Uno pari e palla al centro, si potrebbe dire a proposito dell’Ordinanza della Corte di Cassazione n. 9831 del 15 aprile scorso. La Suprema Corte torna “salomonicamente” sul tema controverso delle ferie non fruite, stavolta in relazione a quello -altrettanto dibattuto- del comporto, ossia del limite di assenze superato il quale scatta il recesso.
Il principio sancito dalla Suprema Corte
Nella sostanza, secondo gli Ermellini, il lavoratore assente dal lavoro per malattia può chiedere la fruizione delle ferie maturate e non godute per sospendere il decorso del periodo di comporto ed evitare il licenziamento per superamento dello stesso. Tuttavia, tale facoltà del lavoratore non fa automaticamente insorgere un obbligo datoriale di accettare la richiesta qualora ricorrano concrete ragioni organizzative di natura ostativa. La Cassazione afferma inoltre che la richiesta della mutazione del titolo dell’assenza da malattia in ferie non può avvenire né prima (quando lo stato patologico non esiste), né dopo, quando il comporto è stato superato con la pretesa di sottrarre, a consuntivo, i giorni di ferie non goduti.
I fatti di causa
Il fatto è di particolare interesse per le imprese di pulizia/ multiservizi/ servizi integrati, che operano in un comparto ad altissima incidenza di manodopera e a forte tasso di assenteismo (uno dei problemi endemici del settore). In particolare, una lavoratrice impugnava giudizialmente il licenziamento irrogatole per superamento del periodo di comporto, lamentando che il datore aveva rifiutato di accordarle un periodo di ferie che, qualora fruite, avrebbero sospeso il computo del comporto stesso, sulla base di una giustificata ragione dettata da motivi organizzativi: una pretesa rigettata nei gradi di merito, sul presupposto (poi sostanzialmente confermato in legittimità) che il datore non è obbligato a concedere le ferie durante il periodo in cui il ricorrente non era in malattia.
Gli Ermellini concordano con l’Appello
Nell’avallare la pronuncia d’Appello, la Corte di Cassazione – sez.
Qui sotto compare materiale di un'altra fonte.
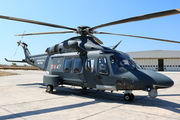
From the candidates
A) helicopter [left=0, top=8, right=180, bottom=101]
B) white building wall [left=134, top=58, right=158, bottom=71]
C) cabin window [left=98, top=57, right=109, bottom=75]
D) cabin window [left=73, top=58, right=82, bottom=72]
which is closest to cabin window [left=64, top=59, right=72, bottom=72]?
helicopter [left=0, top=8, right=180, bottom=101]

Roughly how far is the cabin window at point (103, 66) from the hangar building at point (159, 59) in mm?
43680

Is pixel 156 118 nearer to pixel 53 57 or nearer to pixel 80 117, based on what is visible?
pixel 80 117

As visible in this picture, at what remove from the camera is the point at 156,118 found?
4.75 metres

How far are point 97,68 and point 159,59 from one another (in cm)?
4856

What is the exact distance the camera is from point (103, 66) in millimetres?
7270

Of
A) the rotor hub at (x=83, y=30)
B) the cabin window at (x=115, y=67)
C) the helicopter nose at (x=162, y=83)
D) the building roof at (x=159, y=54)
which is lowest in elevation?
the helicopter nose at (x=162, y=83)

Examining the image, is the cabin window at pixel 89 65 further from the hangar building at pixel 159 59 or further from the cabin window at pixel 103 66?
the hangar building at pixel 159 59

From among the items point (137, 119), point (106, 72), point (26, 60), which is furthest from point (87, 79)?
point (26, 60)

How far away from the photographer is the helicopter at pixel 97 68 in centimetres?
616

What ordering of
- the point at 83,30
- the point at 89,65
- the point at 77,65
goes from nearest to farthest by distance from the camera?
the point at 89,65 → the point at 83,30 → the point at 77,65

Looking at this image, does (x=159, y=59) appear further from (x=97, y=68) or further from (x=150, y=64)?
(x=97, y=68)

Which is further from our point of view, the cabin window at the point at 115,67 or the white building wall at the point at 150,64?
the white building wall at the point at 150,64

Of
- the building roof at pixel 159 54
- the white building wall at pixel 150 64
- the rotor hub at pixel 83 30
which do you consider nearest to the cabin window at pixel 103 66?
the rotor hub at pixel 83 30

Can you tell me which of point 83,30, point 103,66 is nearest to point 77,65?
point 103,66
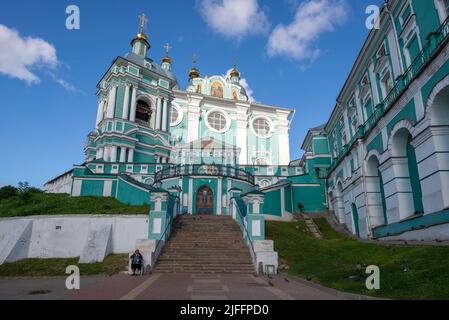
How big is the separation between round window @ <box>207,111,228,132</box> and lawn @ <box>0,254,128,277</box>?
33.2 m

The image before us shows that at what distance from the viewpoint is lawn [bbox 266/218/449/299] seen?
6.41m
Lavoro rileva che il diritto del lavoratore a mutare il titolo dell’assenza, postula di due condizioni che risultano entrambe assenti nel caso di specie. Si legge in ordinanza che “il lavoratore, al fine di procedere con detta richiesta, da un lato, si deve trovare in malattia e, dall’altro, deve chiedere di fruire delle ferie per interrompere il comporto oppure, al contrario, di interrompere le ferie al posto della sopravvenuta malattia”.
Recesso legittimo
Alla luce di ciò, secondo i Giudici di legittimità, non può ravvisarsi un diritto del lavoratore alla mutazione del titolo dell’assenza, allorquando la richiesta di ferie sia avvenuta non durante un periodo di malattia e, quindi, sia soggetta alle regole ordinarie. E’ su tali presupposti che la Suprema Corte rigetta il ricorso proposto dalla lavoratrice, confermando la legittimità del recesso irrogatole.
Importante mantenere la buona fede contrattuale
Dunque se da un lato appare lecito per il lavoratore invocare le ferie ad interruzione del comporto (ma non dopo, una volta superatone il periodo), dall’altro non è automatico che le medesime debbano essere concesse dal datore, il quale ha piena facoltà di valutare la concreta situazione organizzativa dell’impresa. Il suggerimento che ci sentiamo di dare, in ogni caso, è di prestare attenzione ai casi-limite come quello qui discusso, e mantenere sempre un atteggiamento di disponibilità, apertura e buona fede sinallagmatica, onde evitare di incappare in spiacevoli -e sfiancanti- contenziosi.